TV ANTENA 1 S.A, ANTICIPATING THE RISKS THEY EXPOSED THEMSELVES IN SUCH A SITUATION, WAS NOT WILLING TO BAIL RCS & RDS SA CONTRACTUAL BREACHAND THE ONLY OPTION TV ANTENA 1 S.A. HAD WAS TO LIMIT THE MAKING OF OTHER PAYMENTS ACCORDING TO SO CALLED PAYMENT RESCHEDULING THAT HAD NOT BEEN AGREED BETWEEN THE PARTIES.

PAYMENTS MADE ACCORDING TO A SO CALLED RESCHEDULING WOULD NOT LIMIT THE RISKS TV ANTENA 1 S.A. WOULD BE EXPOSED TO.

(13)GIVEN THE ABOVE OUTLINED FRAMEWORK, under the perspective of evoked immediate risks befalling it and as a consequence of the pressure exerted by RCS & RDS SA (to be granted rebroadcasting rights on the DIGI SPORT channels owned by RCS & RDS SA, the competition of GSP TV), including with regards to the amount partially paid to the LPF, of which a share of about EUR 10 million would have been paid for TV ANTENA 1 corresponding share, on June 20,2009 TV ANTENA 1 SA agrees to sign an addendum to the Association Contract with RCS & RDS SA whereby it would grant DIGI SPORT channels broadcasting rights and yield advertising services worth RON 10 million.

(14)On August 15,2009 WITHIN THE FRAMEWORK OUTLINED ABOVE, between BODU SRL and RCS & RDS S. A. the contract - likely bribe entitled Joint Venture Association Agreement was concluded on August 14 to 15, 2009, whereby RCS & RDS S. A. was bound to pay BODU SRL by May 15, 2010 (the same maturity date as the date of the last installment worth EUR 28,333,333 plus VAT owed to the LPF under the TV rights assignment contract) the overall amount of EUR 1,700,000,WITHOUT THE LEGAL OR ACTUAL POSSIBILITY TO HAVE ANY OR ALL OF THE AMOUNTS REFUNDED OR COMPENSATED AS FOLLOWS:

  1. By 01.09.2009, the amount of EUR 800.000;
  2. By 01.11.2009, the amount of EUR 400.000;
  3. By 15.02.2010, the amount of EUR 200.000;
  4. By 15.05.2010, the amount of EUR 300.000; (the same as the due date when the Consortium made up by TV ANTENA 1 S.A. – RCS&RDS S.A. had to settle the EUR 28.333.333 EUR plus VAT to the LPF).

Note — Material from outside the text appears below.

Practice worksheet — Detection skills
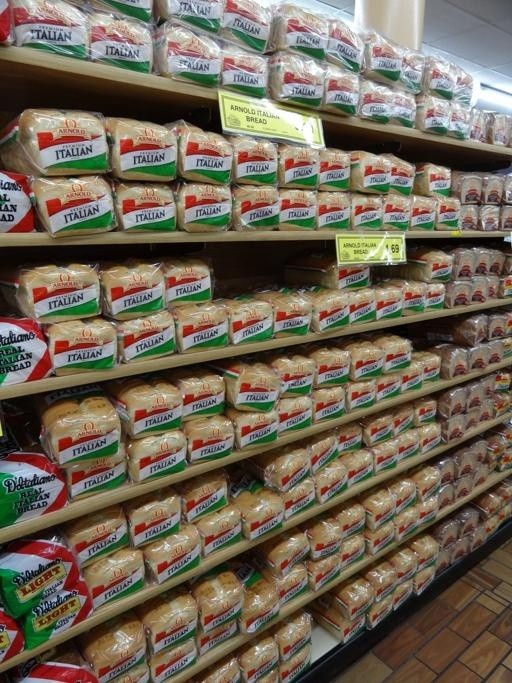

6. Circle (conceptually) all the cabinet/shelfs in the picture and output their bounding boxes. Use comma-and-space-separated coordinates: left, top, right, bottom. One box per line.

The following datais also relevant :

DUMITRU DRAGOMIR is the sole associate of BODU S.R.L., BĂDIȚĂ FLORIN BOGDAN is sole director to the same company.

RCS & RDS S. A. Board of Directors members used to be and still are Mr. Alexandru Oprea, who is also CEO and Chairman of the Board, BENDEI IOAN and DINEI MIHAI .

The CONTRACT – likely bribe was signed by FLORIN BOGDAN BADITA for and on behalf of BODU Ltd while IOAN BENDEI signed for and on behalf of RCS & RDS SA (subsequent addenda included).

According to Mr. IOAN BENDEI, the contract - likely bribes would have been negotiated directly by Mr. Alexandru Oprea and DUMITRU DRAGOMIR.

(15)On October 14, 2009, between the companies BODU SRL and RCS & RDS S. A., the Addendum no. 1 to the CONTRACT – likely bribe is concluded supplementing by EUR 300.000 the amount that had to be paid by RCS & RDS SA until May 15,2010, thus reaching the overall amount of EUR 2,000,000. This addendum no. 1 to the CONTRACT - likely bribe was signed for and on behalf of BODU SRL by Bogdan Dragomir, son of Mr. Dragomir, president of LPF.

(16)On December 30,2009, RCS & RDS SA sent two notifications signed by Mr. Ioan Bendei, the first in the joint attention of TV ANTENA 1 SA and CAMINA TRUST SRL, and the second in the attention of TV ANTENA 1 SA. The first notification required the payment of a sum of EUR 677.759 (amount that TV ANTENA 1 SA and CAMINA TRUST SRL considered undue) and, if they failed to pay immediately, RCS & RDS SA reserved the right to terminated the Association Agreement (at this time, they could have had the interest to remove GSP TV broadcasting rights and promote their own sport channels Digi Sport for which they had already obtained TV rights broadcasting for).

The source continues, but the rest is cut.